Energy policy: too much oil and gas

The proposed U.S. energy bill fails to address the issues of peak oil and natural gas and commits us to an increased reliance on fossil fuels as reflected in the preponderance of funds being targeted at these resources.

Increasing our supplies of oil and natural gas from unconventional sources such as ultra-deep ocean waters, coal bed methane, deep-bed gas and tight sand gas will be costly, environmentally risky and involve the acceptance of ever higher rates of pollution when we are already suffering from poor air quality and rising asthma rates.

Such new energy sources are incremental additions to our national supplies and will not curtail our increased energy dependence. According to some estimates, if existing U.S. supplies were used exclusively, oil would be gone within three years and natural gas within eight years. A prolonged winter cold spell or a very hot summer could cause major price spikes and shortages. Bringing more natural gas from the Arctic or importing liquified natural gas will provide a few years of relief, but prices will rise to reflect the increasing costs of bringing those supplies to market.

We are only prolonging our dependence on fossil fuels and delaying an essential shift to an efficient renewable energy economy. We will also be spending increasingly scarce tax dollars consuming fossil fuels when we need to be investing more in renewable energy sources.

We Americans seem content consuming energy as if tomorrow were of no concern. We have an economy based on cheap oil and support the notion that we must control global oil supplies, especially in the Persian Gulf and Caspian Sea, to perpetuate our existing lifestyle. We seem willing to have a permanent military presence in oil-rich regions until the oil runs out or proves too costly to secure.

As world oil supplies decline, global oil demand is increasing. The daily global consumption of 76 million barrels of oil per day is expected to increase 50 percent by 2020. By then, China’s demand will equal current U.S. demand. Rising demand and declining supplies suggest a dramatic increase in price.

In an article on energy management, Lloyd Weaver argues that the best energy policy to create jobs and increased energy independence would be to curtail our excessive reliance on imported oil and decrease our balance of payments deficit. Oil imports could be cut 50 percent, saving $1 trillion over 15 years. The savings could be used to provide cleaner, more efficient energy sources for transportation and electric power.

All vehicles that use federal roads would be required to increase energy efficiency. Old and new personal vehicles would be streamlined to lessen wind resistance that adds to fuel consumption. Trucks, trailers, buses and RVs would be designed to eliminate sharp corners, flat backs and the lack of wheel coverings.

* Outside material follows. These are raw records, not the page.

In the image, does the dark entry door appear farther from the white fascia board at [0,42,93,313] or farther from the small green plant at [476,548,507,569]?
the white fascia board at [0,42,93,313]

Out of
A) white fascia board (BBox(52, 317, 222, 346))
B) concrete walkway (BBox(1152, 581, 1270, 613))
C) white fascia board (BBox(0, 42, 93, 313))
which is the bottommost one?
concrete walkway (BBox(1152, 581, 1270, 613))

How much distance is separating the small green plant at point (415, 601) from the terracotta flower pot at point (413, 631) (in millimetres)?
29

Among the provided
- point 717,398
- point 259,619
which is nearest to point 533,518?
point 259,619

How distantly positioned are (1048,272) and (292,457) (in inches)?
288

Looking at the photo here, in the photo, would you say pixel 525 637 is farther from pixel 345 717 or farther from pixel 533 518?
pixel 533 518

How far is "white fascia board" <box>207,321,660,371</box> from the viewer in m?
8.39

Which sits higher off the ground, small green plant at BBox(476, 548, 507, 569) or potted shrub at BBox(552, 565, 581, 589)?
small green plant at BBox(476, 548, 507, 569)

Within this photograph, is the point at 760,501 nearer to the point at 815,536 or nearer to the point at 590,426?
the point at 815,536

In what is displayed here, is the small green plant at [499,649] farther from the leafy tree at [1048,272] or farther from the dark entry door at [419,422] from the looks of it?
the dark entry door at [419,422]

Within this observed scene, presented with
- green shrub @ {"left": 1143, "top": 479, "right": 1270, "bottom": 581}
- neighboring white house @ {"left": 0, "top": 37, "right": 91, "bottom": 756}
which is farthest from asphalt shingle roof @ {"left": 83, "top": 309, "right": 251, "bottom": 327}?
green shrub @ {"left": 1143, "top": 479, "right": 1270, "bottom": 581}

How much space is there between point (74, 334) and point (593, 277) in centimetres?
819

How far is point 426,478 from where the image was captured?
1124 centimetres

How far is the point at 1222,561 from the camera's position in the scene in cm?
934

Wherever possible, electric vehicles would replace internal combustion engines, and an electrically-powered elevated monorail train system would be integrated into the interstate highway system for both passenger and freight transportation.

To generate the needed electricity, a potentially debatable combination of coal, nuclear and renewable energy would be used.

Weaver’s approach attempts to correct a major flaw in the pending energy bill—increased reliance on decreasing amounts of costly oil and natural gas. As the world’s largest energy consumer, we remain the most vulnerable nation.